I wasn't making dinner. Dinner was over. I was making something for myself because I wanted to stand at the stove and listen to the sizzle and watch the edges set in the pan. That's it. That was the whole reason.
The Shift
For a long time, cooking felt like another task on the list. Feed the toddler. Feed the husband. Feed yourself whatever's left. There's love in that, sure. I'm not pretending there isn't. But somewhere along the way, I forgot that I used to cook because it made me feel like myself. Not like someone's mom, not like someone's wife. Just me, with a knife and a cutting board and fifteen minutes of quiet.
The shift happened gradually. I started noticing that the nights I cooked something just for the pleasure of it, even something small, I slept better. I was less irritable. I wasn't performing productivity or checking a box. I was doing one physical, sensory thing that required my full attention, and my brain finally shut up for a second.
What It Looks Like Now
It's not elaborate. Some nights it's just toasting bread with good butter and flaky salt while the house is quiet. Some nights it's that frittata, the one I make in my cast iron with whatever cheese is around, cooked low and slow until the top barely jiggles. The point isn't the food. The point is that nobody asked me to do it.
That distinction matters more than I expected.
When you spend your days anticipating other people's needs, whether that's at work or at home, doing something purely because it brings you pleasure starts to feel radical. Not in a dramatic way. In a Tuesday-night, bare-feet-on-the-kitchen-floor, window-cracked-open kind of way.
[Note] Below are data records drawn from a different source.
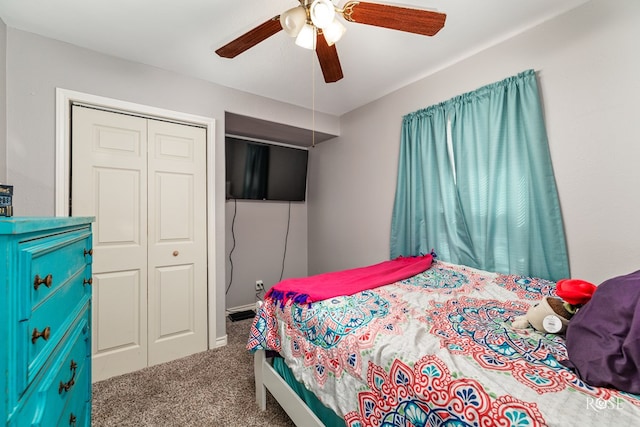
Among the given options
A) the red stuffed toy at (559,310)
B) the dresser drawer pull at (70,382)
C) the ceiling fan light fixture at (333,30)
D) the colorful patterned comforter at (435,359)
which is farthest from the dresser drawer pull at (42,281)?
the red stuffed toy at (559,310)

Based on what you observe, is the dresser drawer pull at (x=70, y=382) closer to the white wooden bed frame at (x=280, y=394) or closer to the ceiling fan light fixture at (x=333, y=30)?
the white wooden bed frame at (x=280, y=394)

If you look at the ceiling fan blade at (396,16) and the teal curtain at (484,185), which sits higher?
the ceiling fan blade at (396,16)

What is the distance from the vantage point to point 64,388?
910mm

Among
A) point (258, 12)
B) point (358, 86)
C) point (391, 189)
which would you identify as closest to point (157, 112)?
point (258, 12)

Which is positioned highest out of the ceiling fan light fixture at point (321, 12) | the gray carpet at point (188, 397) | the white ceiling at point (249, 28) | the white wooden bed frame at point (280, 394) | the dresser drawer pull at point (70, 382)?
the white ceiling at point (249, 28)

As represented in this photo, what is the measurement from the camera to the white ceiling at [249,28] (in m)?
1.59

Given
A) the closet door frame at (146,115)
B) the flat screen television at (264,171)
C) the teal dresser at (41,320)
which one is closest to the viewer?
the teal dresser at (41,320)

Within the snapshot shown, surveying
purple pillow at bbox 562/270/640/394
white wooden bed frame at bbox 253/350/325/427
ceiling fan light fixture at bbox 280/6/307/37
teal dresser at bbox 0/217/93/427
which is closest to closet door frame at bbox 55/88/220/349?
white wooden bed frame at bbox 253/350/325/427

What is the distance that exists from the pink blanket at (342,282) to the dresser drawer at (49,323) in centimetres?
92

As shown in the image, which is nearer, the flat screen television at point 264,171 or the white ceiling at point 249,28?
the white ceiling at point 249,28

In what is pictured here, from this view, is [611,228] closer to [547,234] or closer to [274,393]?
[547,234]

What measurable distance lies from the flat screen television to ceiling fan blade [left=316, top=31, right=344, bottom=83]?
67.3 inches

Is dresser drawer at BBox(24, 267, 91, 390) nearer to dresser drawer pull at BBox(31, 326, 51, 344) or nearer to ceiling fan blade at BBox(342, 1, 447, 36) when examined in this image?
dresser drawer pull at BBox(31, 326, 51, 344)

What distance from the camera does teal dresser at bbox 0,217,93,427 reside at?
0.55 m
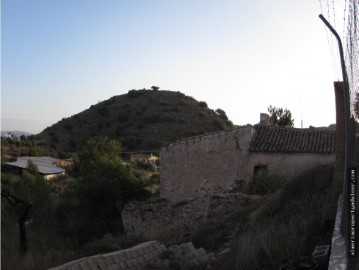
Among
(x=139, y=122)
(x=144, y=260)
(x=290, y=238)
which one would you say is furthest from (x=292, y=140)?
(x=139, y=122)

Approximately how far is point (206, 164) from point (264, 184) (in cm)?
392

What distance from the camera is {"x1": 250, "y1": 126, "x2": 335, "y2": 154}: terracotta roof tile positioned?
24.5 meters

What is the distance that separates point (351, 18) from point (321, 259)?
275 centimetres

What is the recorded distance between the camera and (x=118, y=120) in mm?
72812

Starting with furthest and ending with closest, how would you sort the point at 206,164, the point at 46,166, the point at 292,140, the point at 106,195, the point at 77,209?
the point at 46,166, the point at 77,209, the point at 106,195, the point at 292,140, the point at 206,164

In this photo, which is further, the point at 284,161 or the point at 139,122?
the point at 139,122

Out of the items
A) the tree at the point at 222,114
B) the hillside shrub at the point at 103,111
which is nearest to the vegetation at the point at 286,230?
the tree at the point at 222,114

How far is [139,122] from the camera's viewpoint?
69750 mm

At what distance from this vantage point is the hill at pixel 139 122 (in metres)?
64.8

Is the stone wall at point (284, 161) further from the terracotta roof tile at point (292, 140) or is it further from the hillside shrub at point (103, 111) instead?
the hillside shrub at point (103, 111)

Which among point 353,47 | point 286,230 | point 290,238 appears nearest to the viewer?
point 353,47

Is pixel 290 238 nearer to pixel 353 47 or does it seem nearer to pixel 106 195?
pixel 353 47

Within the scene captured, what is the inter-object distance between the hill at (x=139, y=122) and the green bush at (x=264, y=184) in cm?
3870

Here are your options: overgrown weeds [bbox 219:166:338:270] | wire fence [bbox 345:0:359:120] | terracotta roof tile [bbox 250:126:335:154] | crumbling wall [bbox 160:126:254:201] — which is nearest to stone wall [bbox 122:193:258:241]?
crumbling wall [bbox 160:126:254:201]
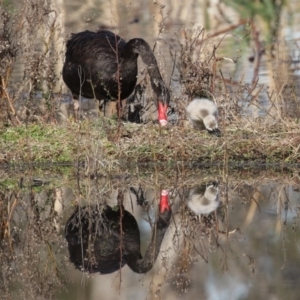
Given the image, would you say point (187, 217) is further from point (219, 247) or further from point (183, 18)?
point (183, 18)

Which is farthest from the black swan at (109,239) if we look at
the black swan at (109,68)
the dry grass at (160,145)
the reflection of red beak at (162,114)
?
the black swan at (109,68)

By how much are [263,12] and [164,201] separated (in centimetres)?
1179

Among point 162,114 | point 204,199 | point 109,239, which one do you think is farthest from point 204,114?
point 109,239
The Part Nobody Talks About
Self care gets marketed as baths and face masks and expensive candles. Those are fine. But they never worked for me the way standing at the stove does. There's something about transforming raw ingredients into something warm and finished that makes me feel competent in a way nothing else replicates. Like, yes, the world is chaotic and my daughter threw her entire plate on the floor at dinner, but I can caramelize an onion. I can make something from nothing. That still counts.
I think a lot of people who cook for their families forget that they're allowed to also cook for themselves. Not leftovers. Not scraps. Something intentional, even if it's small.
You're allowed to be the person you're feeding on purpose.
I don't know when that stopped feeling obvious to me. But I'm glad I found my way back to it, one quiet egg at a time.